> [Task description]
Copy out the records verbatim, starting at the line that contains "How widely are" and continuing through the end of the records. Leave the pictures out of your answer.

> [Excerpted data]
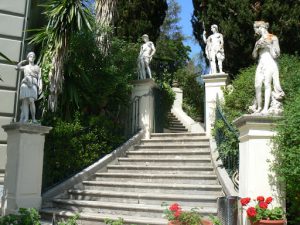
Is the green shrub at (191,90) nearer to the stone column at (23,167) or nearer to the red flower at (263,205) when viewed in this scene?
the stone column at (23,167)

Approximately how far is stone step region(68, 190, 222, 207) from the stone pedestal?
12.0 feet

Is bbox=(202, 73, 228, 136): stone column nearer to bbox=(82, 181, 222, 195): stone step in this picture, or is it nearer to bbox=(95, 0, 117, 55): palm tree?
bbox=(82, 181, 222, 195): stone step

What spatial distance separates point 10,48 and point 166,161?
5116 mm

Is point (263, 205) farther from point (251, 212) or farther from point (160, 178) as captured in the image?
point (160, 178)

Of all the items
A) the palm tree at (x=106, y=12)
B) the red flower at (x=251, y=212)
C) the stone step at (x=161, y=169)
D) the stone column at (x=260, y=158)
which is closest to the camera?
the red flower at (x=251, y=212)

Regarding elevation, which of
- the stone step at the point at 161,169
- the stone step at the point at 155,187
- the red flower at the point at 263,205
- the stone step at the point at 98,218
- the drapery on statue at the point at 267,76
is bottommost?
the stone step at the point at 98,218

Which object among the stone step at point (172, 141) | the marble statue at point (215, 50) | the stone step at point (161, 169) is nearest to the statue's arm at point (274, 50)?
the stone step at point (161, 169)

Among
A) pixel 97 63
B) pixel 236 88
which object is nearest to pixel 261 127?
pixel 236 88

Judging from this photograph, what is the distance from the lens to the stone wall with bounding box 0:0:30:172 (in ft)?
33.9

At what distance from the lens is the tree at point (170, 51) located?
21.0 m

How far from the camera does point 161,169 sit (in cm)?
952

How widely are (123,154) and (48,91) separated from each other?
2624 millimetres

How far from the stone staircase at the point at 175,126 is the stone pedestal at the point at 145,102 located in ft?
10.4

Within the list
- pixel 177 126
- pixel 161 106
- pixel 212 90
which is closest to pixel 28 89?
pixel 212 90
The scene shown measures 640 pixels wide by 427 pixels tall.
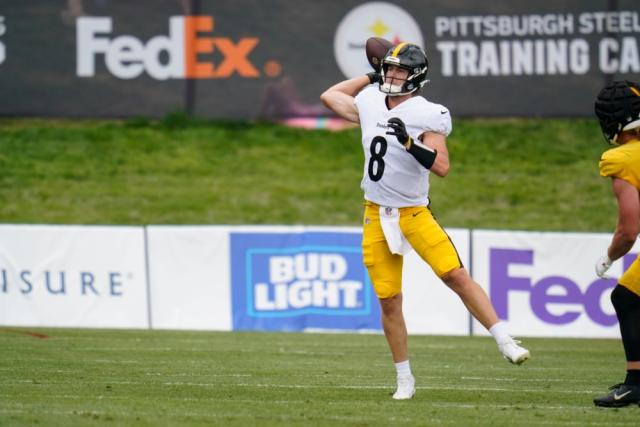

> [Solution to the problem]
How widely are (123,154) and (48,91) separated from each other?
2624 millimetres

How far from the stone staircase at the point at 175,126 is the stone pedestal at the point at 145,102 located in ft?
10.4

Within the list
- pixel 177 126
- pixel 161 106
- pixel 212 90
which is closest to pixel 28 89?
pixel 212 90
The scene shown measures 640 pixels wide by 427 pixels tall.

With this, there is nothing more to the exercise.